Wonder of Being
What it is that dwelleth here,
I know not.
But my heart stands in awe
And the tears trickle down.
11th Century, Japan
My subject is wonder, and my starting point so obvious it often escapes us. It is me, sitting at a table looking out on the world. It is the fact that I exist, that there is anything at all. It is the givenness that astonishes: the fact that the mountains, the larch tree, the gentian, the jay, exist, and that someone called me is here to observe them. It is what the Cambridge philosopher Wittgenstein called 'existential wonder', and there is nowhere else to begin. Not with theories of the Big Bang, nor with what subatomic physics tells us of the nature of matter, but with the most disarming fact of all: the world is and it might not have been. It is: I am. That is the first wonder: what do we make of it?
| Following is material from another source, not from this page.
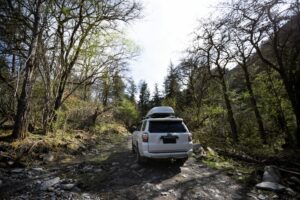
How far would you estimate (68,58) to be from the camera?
15898 millimetres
Michael Mayne, "This Sunrise Of Wonder"
Let him who seeks not cease till he finds; and when he finds he will be astonished, and when he is astonished he will marvel, and will be king over all.
Gospel According to Thomas
When you eventually see through the veils to how things really are, you will keep saying again and again, This is certainly not like we thought it was!
Rumi
Roo went into a corner and practised jumping out at himself.
A.A. Milne, "The House At Pooh Corner"
And he that sat upon the throne said, "Behold I make all things new."
St. John the Divine
Why is there anything at all? Why is there so much as a twinge or a
tingle of consciousness, or a speck of a speck of matter? Why isn't
there just nothing whatever? Does the miraculous (no, impossible!)
uprush of the Self-originating One from primordial chaos and darkest
night, without help or reason - hoisting Himself into existence by his
own non-existent bootstraps - astound and delight you? If so, I can
assure you that it is you as Him, and certainly not you as Jane or
Henry or whoever, who are amazed, who are filled with admiration, who
jump for joy into the very special Joy that's born of that very special
and never-ceasing Miracle. The "impossible" Miracle of his
Self-creation, after which the creation of billions of universes, all
going strong, is nothing special, a matter of routine.
Douglas Harding. Article: "God."
The fact of my own existence as I write, as I exist at this second, is
so marvellous, so miracle-like, strange, and supernatural to me, that I
unhesitatingly conclude I am always on the margin of life illimitable,
and that there are higher conditions than existence. Everything around is supernatural; everything so full of unexplained meaning.